WHAT NEEDS TO BE DONE
Reproduce the items verbatim, starting at the line containing "Of the available" and continuing through the last line of the items, with both ends included.

RECORDED INFORMATION
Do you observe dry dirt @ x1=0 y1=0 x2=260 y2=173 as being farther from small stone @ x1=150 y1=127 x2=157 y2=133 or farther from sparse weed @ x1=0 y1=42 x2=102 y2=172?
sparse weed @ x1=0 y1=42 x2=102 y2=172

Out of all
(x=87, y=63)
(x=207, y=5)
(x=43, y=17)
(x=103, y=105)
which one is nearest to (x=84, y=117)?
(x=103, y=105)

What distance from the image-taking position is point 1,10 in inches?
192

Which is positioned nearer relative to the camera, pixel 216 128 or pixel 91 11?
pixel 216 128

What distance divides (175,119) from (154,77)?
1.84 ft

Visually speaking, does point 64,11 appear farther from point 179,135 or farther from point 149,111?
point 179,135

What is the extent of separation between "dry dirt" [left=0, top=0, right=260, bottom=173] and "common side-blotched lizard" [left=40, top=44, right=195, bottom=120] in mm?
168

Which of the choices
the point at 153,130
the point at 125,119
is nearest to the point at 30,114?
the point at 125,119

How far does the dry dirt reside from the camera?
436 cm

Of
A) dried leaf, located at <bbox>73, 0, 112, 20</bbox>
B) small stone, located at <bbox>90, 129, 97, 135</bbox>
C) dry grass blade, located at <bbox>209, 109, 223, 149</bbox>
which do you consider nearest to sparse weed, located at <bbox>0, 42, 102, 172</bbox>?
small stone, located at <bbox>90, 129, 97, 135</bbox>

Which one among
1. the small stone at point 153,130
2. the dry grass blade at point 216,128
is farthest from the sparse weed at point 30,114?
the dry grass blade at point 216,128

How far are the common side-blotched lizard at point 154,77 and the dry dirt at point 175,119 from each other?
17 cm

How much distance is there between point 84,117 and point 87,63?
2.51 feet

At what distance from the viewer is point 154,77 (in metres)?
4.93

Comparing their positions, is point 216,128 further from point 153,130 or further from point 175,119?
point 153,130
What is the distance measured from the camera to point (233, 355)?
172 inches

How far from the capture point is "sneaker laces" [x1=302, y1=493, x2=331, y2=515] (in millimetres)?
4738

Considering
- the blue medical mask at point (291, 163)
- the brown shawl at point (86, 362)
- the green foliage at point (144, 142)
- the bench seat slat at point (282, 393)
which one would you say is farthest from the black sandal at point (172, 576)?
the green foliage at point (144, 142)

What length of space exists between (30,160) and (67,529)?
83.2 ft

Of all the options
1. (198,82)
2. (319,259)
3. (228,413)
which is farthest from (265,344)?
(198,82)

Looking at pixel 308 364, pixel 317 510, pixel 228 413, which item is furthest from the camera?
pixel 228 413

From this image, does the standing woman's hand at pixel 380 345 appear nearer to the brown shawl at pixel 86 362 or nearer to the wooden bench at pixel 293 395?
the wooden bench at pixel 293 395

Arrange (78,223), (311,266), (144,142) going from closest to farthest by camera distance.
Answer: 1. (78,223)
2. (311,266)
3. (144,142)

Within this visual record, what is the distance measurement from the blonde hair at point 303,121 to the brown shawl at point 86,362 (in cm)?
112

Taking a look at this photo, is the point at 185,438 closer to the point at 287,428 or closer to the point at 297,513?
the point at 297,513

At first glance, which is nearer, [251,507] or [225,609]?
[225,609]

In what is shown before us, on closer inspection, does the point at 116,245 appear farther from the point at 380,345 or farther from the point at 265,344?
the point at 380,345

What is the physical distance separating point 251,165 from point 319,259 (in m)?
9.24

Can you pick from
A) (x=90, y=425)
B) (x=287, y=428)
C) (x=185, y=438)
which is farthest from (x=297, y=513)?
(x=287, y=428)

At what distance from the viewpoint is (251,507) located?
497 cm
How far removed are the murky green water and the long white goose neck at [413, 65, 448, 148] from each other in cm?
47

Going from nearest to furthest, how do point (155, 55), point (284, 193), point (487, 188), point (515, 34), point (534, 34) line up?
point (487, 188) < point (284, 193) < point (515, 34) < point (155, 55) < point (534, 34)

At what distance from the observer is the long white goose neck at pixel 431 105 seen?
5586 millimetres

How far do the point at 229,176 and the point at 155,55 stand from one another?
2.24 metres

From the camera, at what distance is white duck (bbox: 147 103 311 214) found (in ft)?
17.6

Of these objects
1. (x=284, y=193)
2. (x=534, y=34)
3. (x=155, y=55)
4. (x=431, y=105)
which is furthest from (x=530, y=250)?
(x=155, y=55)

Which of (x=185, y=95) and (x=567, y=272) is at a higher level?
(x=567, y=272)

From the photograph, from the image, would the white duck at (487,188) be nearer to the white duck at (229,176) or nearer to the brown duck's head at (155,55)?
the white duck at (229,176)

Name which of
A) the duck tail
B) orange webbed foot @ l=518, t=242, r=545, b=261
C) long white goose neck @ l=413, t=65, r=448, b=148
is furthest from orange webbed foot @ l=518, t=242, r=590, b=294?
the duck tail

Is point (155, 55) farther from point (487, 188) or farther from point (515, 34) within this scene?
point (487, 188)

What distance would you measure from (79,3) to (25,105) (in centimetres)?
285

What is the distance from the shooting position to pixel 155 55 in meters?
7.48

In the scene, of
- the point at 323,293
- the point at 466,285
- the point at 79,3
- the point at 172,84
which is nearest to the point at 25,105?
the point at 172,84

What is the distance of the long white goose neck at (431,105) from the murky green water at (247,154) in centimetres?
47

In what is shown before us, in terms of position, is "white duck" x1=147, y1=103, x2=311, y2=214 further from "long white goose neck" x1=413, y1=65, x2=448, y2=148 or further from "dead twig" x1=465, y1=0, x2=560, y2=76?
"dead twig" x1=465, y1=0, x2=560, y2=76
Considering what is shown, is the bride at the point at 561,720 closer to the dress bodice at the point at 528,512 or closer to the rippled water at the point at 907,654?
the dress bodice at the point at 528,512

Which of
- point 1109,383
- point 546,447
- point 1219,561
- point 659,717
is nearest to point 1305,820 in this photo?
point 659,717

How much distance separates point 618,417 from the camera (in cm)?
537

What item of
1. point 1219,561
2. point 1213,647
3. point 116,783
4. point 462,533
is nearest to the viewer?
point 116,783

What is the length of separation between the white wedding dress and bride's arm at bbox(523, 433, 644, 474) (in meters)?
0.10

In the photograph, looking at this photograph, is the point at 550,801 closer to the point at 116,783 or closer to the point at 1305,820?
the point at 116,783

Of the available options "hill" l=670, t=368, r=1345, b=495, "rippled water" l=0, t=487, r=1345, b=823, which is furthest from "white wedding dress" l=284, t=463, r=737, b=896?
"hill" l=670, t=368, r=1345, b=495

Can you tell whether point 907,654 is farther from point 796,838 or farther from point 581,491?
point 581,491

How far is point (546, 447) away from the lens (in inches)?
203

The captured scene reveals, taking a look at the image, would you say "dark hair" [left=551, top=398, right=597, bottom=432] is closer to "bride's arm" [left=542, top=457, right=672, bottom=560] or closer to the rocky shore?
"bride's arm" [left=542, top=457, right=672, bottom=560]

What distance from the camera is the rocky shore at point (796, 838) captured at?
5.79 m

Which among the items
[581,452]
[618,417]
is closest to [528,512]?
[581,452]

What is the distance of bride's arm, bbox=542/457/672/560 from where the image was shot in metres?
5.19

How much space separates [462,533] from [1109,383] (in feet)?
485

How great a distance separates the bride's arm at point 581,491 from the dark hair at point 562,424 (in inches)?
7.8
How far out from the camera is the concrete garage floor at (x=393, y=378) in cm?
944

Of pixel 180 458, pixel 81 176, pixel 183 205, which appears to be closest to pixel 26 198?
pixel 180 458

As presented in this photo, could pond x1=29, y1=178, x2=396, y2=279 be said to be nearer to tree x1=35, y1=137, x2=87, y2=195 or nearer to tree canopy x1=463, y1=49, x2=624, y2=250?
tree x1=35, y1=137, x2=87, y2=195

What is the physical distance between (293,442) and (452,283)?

RESULT BELOW
Of the available options "hill" l=670, t=368, r=1345, b=495, "rippled water" l=0, t=487, r=1345, b=823, which is furthest from "white wedding dress" l=284, t=463, r=737, b=896?
"hill" l=670, t=368, r=1345, b=495

Can you tell whether point 907,654 is farther from point 796,838 or farther from point 581,491?
point 581,491

How far is point (546, 447) away from the lens (in inches)?
203

The captured scene reveals, taking a look at the image, would you say "dark hair" [left=551, top=398, right=597, bottom=432] is closer to "bride's arm" [left=542, top=457, right=672, bottom=560] or closer to the rocky shore?
"bride's arm" [left=542, top=457, right=672, bottom=560]

What distance from the camera is the rocky shore at point (796, 838) captured at?
5.79 m

Which among the items
[581,452]
[618,417]
is closest to [528,512]?
[581,452]

What is the distance of bride's arm, bbox=542/457/672/560 from where the image was shot in metres?
5.19

How much space separates [462,533] from [1109,383] (in feet)?
485

How great a distance separates the bride's arm at point 581,491 from the dark hair at point 562,424 (in inches)?
7.8
How far out from the camera is the concrete garage floor at (x=393, y=378) in cm?
944

Of pixel 180 458, pixel 81 176, pixel 183 205, which appears to be closest to pixel 26 198?
pixel 180 458

As presented in this photo, could pond x1=29, y1=178, x2=396, y2=279 be said to be nearer to tree x1=35, y1=137, x2=87, y2=195 or nearer to tree canopy x1=463, y1=49, x2=624, y2=250?
tree x1=35, y1=137, x2=87, y2=195

What is the physical distance between (293,442) and (452,283)?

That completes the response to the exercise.